Research on microrobot technology for the treatment of human tissues that makes drug treatment and surgeries possible is currently drawing attention. Microrobots can accurately deliver neural cells without wasting cells or drugs since they are controlled through wireless control using external magnetic fields. Professor Hongsoo Choi and his team from the department of Robotics Engineering succeeded in developing a platform that makes neuron delivery and neural network connection possible by using these advantages of microrobots.
The research team produced a microrobot with a length of 300µm using the 3D laser lithography process and created a groove of 5-µm patterns on the robot body to cultivate neurons. The structures underwent a metal deposition process of nickel and titanium oxide thin films for magnetic field driving and biocompatibility.

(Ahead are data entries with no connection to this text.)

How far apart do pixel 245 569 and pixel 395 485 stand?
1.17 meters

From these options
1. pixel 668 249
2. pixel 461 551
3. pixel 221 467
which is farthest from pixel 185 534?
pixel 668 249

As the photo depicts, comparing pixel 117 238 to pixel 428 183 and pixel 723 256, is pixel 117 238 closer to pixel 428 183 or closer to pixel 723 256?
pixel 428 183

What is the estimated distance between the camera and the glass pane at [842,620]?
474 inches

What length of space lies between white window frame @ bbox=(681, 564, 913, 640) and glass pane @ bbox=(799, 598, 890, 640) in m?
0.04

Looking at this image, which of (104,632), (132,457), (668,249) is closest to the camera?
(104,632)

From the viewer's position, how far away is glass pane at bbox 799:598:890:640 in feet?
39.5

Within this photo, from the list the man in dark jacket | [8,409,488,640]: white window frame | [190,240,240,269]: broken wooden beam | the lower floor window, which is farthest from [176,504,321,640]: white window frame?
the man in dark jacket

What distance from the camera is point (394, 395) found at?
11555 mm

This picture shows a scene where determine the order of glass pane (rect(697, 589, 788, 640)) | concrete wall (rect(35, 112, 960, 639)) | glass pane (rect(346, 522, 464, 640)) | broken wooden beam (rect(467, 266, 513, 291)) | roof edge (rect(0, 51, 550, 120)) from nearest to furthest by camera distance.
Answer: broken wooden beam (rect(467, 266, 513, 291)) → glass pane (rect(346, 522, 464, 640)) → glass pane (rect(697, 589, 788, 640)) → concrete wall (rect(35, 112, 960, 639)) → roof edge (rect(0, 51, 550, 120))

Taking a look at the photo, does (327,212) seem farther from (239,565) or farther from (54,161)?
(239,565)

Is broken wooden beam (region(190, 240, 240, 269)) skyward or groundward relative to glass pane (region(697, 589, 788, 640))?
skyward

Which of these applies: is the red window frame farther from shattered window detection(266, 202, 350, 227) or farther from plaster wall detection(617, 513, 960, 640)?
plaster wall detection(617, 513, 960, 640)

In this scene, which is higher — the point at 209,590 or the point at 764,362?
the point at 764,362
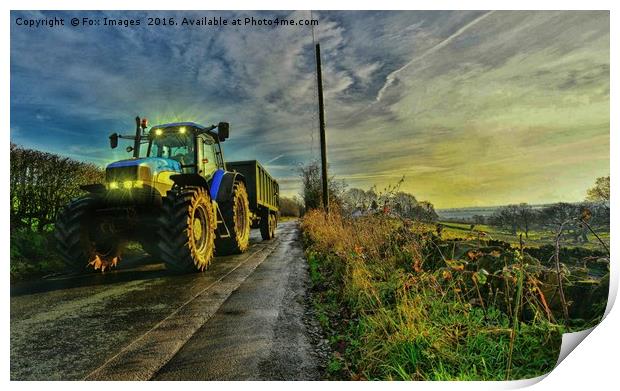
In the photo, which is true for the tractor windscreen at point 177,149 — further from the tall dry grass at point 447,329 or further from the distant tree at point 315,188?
the tall dry grass at point 447,329

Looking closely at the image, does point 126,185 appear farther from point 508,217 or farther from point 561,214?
point 561,214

To verify the connecting ability of the microrobot to the neural network, the research team separated and cultivated hippocampal neurons independently on a microelectrode array (MEA), which is a measuring system for electric signals generated by neurons. After cultivating hippocampal neurons on the microrobot body, they moved the microrobot to connect the hippocampal neurons on the chip. The microrobot carrying neurons moved quickly to interconnect neurons and checked electric signals exchanged between neurons. The research team confirmed for the first time that neural networks of a desired pattern can be connected through this process and proved the possibility of analyzing physiological functions by connecting many neurons.
Professor Choi said: “This research will be a breakthrough in analysis of functional biosignals for research of various nervous system diseases, because the microrobot can connect in vitro neurons in a desired pattern. We expect that the development will be applicable to various application studies based on the electrophysiological analysis of neurons.” He also revealed his plans, saying “We will make an effort to use this microrobot for various medical and engineering purposes through follow-up research.”
The research result was published in Science Advances.